土地で生まれ、土地の男と親の言うまま一緒になり、たくさんの子を産み、その育児の辛さから解放されたのは乳飲み子の双子を海に放り投げたからだと言うのです。
それが本当のことか、そういう気持ちに一瞬でもなっただけのことかはわかりません。
かつて、京が百を孕み、産んだ時も、作家の経産婦ならではの克明な描写で、あたしなどは興味深く読みました。
お腹を痛めて産んだ子を手放しで愛せるのが母だという妄想を、あたしは抱いていたましたが、どうやらブルーに、冷静に、嫌悪感さえ抱いてわが子を見ている母親もいるのだなと感じ入った次第です。
昨今、幼児虐待に母親が加担することがニュースになっていますが、あながちわからなくもありません。

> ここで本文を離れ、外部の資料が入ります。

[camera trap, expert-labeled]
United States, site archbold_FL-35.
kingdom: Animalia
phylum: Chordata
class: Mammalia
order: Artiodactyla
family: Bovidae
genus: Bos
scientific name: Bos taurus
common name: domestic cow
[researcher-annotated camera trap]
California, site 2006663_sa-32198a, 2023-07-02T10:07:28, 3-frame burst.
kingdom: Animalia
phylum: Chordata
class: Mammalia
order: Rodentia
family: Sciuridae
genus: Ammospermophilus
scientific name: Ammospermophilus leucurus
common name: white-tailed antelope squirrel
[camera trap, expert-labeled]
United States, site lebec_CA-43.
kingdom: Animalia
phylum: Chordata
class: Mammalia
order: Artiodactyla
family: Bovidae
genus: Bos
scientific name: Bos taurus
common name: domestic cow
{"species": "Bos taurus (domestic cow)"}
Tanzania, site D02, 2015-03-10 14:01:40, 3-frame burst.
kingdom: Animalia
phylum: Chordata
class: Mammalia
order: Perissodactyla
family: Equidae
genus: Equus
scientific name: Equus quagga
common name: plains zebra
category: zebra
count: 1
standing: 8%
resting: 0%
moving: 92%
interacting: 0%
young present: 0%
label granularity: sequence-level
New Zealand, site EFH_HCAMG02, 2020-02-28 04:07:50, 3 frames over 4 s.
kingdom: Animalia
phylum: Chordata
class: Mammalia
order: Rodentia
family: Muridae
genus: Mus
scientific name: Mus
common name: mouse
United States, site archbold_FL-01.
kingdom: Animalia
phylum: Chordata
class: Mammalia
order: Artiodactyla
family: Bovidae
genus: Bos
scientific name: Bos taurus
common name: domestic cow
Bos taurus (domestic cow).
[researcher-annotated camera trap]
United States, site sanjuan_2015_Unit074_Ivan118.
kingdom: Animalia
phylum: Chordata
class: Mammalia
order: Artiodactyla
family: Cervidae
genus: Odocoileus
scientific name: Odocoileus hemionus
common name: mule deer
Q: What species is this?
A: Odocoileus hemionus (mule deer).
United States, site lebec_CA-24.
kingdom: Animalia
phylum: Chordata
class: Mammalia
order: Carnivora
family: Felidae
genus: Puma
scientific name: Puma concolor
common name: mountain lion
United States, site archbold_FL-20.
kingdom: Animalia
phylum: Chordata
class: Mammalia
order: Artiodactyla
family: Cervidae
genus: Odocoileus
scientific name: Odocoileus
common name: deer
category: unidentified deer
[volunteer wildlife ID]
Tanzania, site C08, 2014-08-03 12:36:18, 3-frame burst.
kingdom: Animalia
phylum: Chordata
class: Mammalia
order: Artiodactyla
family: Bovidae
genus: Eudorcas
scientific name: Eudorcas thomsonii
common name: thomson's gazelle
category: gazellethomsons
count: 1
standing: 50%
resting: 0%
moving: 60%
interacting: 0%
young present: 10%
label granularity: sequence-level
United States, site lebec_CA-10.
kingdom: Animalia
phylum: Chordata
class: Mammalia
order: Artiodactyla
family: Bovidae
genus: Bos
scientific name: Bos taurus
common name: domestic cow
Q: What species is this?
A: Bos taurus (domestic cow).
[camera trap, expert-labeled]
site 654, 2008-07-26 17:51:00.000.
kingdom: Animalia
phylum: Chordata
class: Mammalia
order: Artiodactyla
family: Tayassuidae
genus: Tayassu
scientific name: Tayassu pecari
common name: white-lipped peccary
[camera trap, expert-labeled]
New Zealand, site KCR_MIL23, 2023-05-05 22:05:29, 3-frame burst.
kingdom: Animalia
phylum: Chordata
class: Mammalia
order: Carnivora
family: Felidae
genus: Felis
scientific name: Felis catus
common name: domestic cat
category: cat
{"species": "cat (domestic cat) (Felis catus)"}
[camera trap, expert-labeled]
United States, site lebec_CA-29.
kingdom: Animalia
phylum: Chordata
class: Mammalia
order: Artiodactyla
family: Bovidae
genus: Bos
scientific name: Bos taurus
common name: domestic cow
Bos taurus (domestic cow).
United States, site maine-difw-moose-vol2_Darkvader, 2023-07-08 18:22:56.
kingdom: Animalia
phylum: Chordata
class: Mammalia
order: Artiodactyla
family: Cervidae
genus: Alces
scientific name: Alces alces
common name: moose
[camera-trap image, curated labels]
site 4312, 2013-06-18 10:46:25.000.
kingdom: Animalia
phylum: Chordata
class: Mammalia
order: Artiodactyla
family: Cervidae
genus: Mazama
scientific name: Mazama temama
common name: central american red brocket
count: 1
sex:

母性とは、理想と現実の前で揺らいでいるものなのです。

あたしの欲を言えば、もっとセックスを描いて、女の性(さが)をさらけ出して、精神を病んでいく状況を描いてほしかった。
淡白な割に、京は男を欲しがるのに。
青茲との関係は、京の「穴を埋める」関係なんだなと思ったわ。
つまりは気の合う「セフレ」なんだなと。
作者の川上さんが、古いタイプの人間に属しつつも、自身の体が正直なところも知っている人なんだろうなとあたしは勝手に想像しています。

なかなか読ませるお話でしたよ。